─── Dataset records

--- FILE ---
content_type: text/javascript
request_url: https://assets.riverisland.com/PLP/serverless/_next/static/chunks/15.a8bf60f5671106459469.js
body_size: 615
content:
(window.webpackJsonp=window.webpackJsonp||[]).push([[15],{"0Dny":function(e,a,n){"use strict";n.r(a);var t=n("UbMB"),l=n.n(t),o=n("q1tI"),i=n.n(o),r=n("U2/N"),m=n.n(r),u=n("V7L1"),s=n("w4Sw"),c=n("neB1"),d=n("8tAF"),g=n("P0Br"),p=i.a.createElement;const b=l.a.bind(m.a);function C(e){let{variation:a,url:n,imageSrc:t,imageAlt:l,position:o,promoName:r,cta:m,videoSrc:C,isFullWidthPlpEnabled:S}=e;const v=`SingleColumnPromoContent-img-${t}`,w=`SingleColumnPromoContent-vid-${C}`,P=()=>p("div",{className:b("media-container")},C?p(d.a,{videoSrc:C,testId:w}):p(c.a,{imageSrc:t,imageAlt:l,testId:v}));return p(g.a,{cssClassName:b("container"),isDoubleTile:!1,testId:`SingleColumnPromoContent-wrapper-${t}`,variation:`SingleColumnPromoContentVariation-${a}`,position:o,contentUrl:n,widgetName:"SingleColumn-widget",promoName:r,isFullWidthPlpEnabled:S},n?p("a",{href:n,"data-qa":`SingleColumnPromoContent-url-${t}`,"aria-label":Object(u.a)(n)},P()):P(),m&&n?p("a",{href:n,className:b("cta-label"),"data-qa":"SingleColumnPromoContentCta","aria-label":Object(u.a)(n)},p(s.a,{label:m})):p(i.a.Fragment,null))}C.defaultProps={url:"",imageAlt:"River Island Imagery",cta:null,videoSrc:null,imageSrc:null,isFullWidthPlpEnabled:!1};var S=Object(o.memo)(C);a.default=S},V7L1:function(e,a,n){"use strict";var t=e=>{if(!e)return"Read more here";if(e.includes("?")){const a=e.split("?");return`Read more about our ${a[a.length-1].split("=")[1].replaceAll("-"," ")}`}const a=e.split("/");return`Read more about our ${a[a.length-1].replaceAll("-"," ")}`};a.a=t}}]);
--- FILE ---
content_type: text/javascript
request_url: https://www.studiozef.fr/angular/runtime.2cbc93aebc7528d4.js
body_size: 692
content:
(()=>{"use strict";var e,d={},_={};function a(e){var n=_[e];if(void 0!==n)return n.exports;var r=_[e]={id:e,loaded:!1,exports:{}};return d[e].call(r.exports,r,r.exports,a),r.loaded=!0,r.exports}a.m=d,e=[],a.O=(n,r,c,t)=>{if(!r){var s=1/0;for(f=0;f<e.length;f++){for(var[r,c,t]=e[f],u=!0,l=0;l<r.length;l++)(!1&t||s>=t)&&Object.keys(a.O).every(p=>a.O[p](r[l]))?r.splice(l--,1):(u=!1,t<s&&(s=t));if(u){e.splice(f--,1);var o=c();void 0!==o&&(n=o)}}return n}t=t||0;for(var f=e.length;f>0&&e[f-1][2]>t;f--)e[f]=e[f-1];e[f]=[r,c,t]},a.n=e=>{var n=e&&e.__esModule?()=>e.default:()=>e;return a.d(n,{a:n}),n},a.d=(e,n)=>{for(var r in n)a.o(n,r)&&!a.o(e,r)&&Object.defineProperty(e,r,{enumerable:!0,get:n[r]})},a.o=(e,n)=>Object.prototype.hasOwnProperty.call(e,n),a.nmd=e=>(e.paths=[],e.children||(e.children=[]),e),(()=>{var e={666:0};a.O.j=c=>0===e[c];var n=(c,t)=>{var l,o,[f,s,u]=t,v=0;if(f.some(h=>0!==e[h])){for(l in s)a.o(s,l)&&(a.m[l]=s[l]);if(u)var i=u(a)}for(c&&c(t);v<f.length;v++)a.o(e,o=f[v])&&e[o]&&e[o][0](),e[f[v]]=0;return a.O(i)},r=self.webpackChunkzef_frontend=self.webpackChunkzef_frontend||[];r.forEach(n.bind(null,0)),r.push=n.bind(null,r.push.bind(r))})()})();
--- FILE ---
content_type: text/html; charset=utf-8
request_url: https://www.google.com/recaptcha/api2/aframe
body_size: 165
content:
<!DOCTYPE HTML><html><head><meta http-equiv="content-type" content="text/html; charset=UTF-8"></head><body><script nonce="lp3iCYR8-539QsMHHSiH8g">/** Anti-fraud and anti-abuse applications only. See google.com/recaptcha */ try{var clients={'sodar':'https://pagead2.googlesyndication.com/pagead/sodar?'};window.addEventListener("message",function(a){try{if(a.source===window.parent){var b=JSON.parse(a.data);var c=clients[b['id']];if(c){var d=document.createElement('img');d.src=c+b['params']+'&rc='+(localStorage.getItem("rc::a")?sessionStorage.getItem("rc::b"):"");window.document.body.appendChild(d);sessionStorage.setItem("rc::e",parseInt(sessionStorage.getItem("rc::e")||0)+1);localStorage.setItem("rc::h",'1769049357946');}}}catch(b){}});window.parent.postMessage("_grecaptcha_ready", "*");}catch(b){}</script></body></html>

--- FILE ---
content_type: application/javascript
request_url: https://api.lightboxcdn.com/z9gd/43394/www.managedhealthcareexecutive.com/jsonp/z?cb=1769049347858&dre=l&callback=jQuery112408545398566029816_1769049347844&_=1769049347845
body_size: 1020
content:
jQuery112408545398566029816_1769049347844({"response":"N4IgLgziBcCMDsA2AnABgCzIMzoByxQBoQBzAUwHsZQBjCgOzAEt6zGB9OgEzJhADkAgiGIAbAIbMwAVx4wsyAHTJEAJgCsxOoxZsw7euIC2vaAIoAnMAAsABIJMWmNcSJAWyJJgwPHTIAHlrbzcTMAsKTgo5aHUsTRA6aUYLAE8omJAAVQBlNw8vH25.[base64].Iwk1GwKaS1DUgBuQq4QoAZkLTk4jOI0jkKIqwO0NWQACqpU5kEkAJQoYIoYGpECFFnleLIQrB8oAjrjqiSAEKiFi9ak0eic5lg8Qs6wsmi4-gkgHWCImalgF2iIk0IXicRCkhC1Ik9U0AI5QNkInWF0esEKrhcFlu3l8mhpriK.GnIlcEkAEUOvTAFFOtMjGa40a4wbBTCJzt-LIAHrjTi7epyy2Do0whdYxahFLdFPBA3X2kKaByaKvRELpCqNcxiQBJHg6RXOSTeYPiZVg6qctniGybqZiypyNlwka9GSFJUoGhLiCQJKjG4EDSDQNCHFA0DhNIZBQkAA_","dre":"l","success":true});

──────

- **Problem to solve**
Each record above needs to be transcribed word for word.

- **Output of the exercise**
--- FILE ---
content_type: text/javascript
request_url: https://assets.riverisland.com/PLP/serverless/_next/static/chunks/15.a8bf60f5671106459469.js
body_size: 615
content:
(window.webpackJsonp=window.webpackJsonp||[]).push([[15],{"0Dny":function(e,a,n){"use strict";n.r(a);var t=n("UbMB"),l=n.n(t),o=n("q1tI"),i=n.n(o),r=n("U2/N"),m=n.n(r),u=n("V7L1"),s=n("w4Sw"),c=n("neB1"),d=n("8tAF"),g=n("P0Br"),p=i.a.createElement;const b=l.a.bind(m.a);function C(e){let{variation:a,url:n,imageSrc:t,imageAlt:l,position:o,promoName:r,cta:m,videoSrc:C,isFullWidthPlpEnabled:S}=e;const v=`SingleColumnPromoContent-img-${t}`,w=`SingleColumnPromoContent-vid-${C}`,P=()=>p("div",{className:b("media-container")},C?p(d.a,{videoSrc:C,testId:w}):p(c.a,{imageSrc:t,imageAlt:l,testId:v}));return p(g.a,{cssClassName:b("container"),isDoubleTile:!1,testId:`SingleColumnPromoContent-wrapper-${t}`,variation:`SingleColumnPromoContentVariation-${a}`,position:o,contentUrl:n,widgetName:"SingleColumn-widget",promoName:r,isFullWidthPlpEnabled:S},n?p("a",{href:n,"data-qa":`SingleColumnPromoContent-url-${t}`,"aria-label":Object(u.a)(n)},P()):P(),m&&n?p("a",{href:n,className:b("cta-label"),"data-qa":"SingleColumnPromoContentCta","aria-label":Object(u.a)(n)},p(s.a,{label:m})):p(i.a.Fragment,null))}C.defaultProps={url:"",imageAlt:"River Island Imagery",cta:null,videoSrc:null,imageSrc:null,isFullWidthPlpEnabled:!1};var S=Object(o.memo)(C);a.default=S},V7L1:function(e,a,n){"use strict";var t=e=>{if(!e)return"Read more here";if(e.includes("?")){const a=e.split("?");return`Read more about our ${a[a.length-1].split("=")[1].replaceAll("-"," ")}`}const a=e.split("/");return`Read more about our ${a[a.length-1].replaceAll("-"," ")}`};a.a=t}}]);
--- FILE ---
content_type: text/javascript
request_url: https://www.studiozef.fr/angular/runtime.2cbc93aebc7528d4.js
body_size: 692
content:
(()=>{"use strict";var e,d={},_={};function a(e){var n=_[e];if(void 0!==n)return n.exports;var r=_[e]={id:e,loaded:!1,exports:{}};return d[e].call(r.exports,r,r.exports,a),r.loaded=!0,r.exports}a.m=d,e=[],a.O=(n,r,c,t)=>{if(!r){var s=1/0;for(f=0;f<e.length;f++){for(var[r,c,t]=e[f],u=!0,l=0;l<r.length;l++)(!1&t||s>=t)&&Object.keys(a.O).every(p=>a.O[p](r[l]))?r.splice(l--,1):(u=!1,t<s&&(s=t));if(u){e.splice(f--,1);var o=c();void 0!==o&&(n=o)}}return n}t=t||0;for(var f=e.length;f>0&&e[f-1][2]>t;f--)e[f]=e[f-1];e[f]=[r,c,t]},a.n=e=>{var n=e&&e.__esModule?()=>e.default:()=>e;return a.d(n,{a:n}),n},a.d=(e,n)=>{for(var r in n)a.o(n,r)&&!a.o(e,r)&&Object.defineProperty(e,r,{enumerable:!0,get:n[r]})},a.o=(e,n)=>Object.prototype.hasOwnProperty.call(e,n),a.nmd=e=>(e.paths=[],e.children||(e.children=[]),e),(()=>{var e={666:0};a.O.j=c=>0===e[c];var n=(c,t)=>{var l,o,[f,s,u]=t,v=0;if(f.some(h=>0!==e[h])){for(l in s)a.o(s,l)&&(a.m[l]=s[l]);if(u)var i=u(a)}for(c&&c(t);v<f.length;v++)a.o(e,o=f[v])&&e[o]&&e[o][0](),e[f[v]]=0;return a.O(i)},r=self.webpackChunkzef_frontend=self.webpackChunkzef_frontend||[];r.forEach(n.bind(null,0)),r.push=n.bind(null,r.push.bind(r))})()})();
--- FILE ---
content_type: text/html; charset=utf-8
request_url: https://www.google.com/recaptcha/api2/aframe
body_size: 165
content:
<!DOCTYPE HTML><html><head><meta http-equiv="content-type" content="text/html; charset=UTF-8"></head><body><script nonce="lp3iCYR8-539QsMHHSiH8g">/** Anti-fraud and anti-abuse applications only. See google.com/recaptcha */ try{var clients={'sodar':'https://pagead2.googlesyndication.com/pagead/sodar?'};window.addEventListener("message",function(a){try{if(a.source===window.parent){var b=JSON.parse(a.data);var c=clients[b['id']];if(c){var d=document.createElement('img');d.src=c+b['params']+'&rc='+(localStorage.getItem("rc::a")?sessionStorage.getItem("rc::b"):"");window.document.body.appendChild(d);sessionStorage.setItem("rc::e",parseInt(sessionStorage.getItem("rc::e")||0)+1);localStorage.setItem("rc::h",'1769049357946');}}}catch(b){}});window.parent.postMessage("_grecaptcha_ready", "*");}catch(b){}</script></body></html>

--- FILE ---
content_type: application/javascript
request_url: https://api.lightboxcdn.com/z9gd/43394/www.managedhealthcareexecutive.com/jsonp/z?cb=1769049347858&dre=l&callback=jQuery112408545398566029816_1769049347844&_=1769049347845
body_size: 1020
content:
jQuery112408545398566029816_1769049347844({"response":"N4IgLgziBcCMDsA2AnABgCzIMzoByxQBoQBzAUwHsZQBjCgOzAEt6zGB9OgEzJhADkAgiGIAbAIbMwAVx4wsyAHTJEAJgCsxOoxZsw7euIC2vaAIoAnMAAsABIJMWmNcSJAWyJJgwPHTIAHlrbzcTMAsKTgo5aHUsTRA6aUYLAE8omJAAVQBlNw8vH25.[base64].Iwk1GwKaS1DUgBuQq4QoAZkLTk4jOI0jkKIqwO0NWQACqpU5kEkAJQoYIoYGpECFFnleLIQrB8oAjrjqiSAEKiFi9ak0eic5lg8Qs6wsmi4-gkgHWCImalgF2iIk0IXicRCkhC1Ik9U0AI5QNkInWF0esEKrhcFlu3l8mhpriK.GnIlcEkAEUOvTAFFOtMjGa40a4wbBTCJzt-LIAHrjTi7epyy2Do0whdYxahFLdFPBA3X2kKaByaKvRELpCqNcxiQBJHg6RXOSTeYPiZVg6qctniGybqZiypyNlwka9GSFJUoGhLiCQJKjG4EDSDQNCHFA0DhNIZBQkAA_","dre":"l","success":true});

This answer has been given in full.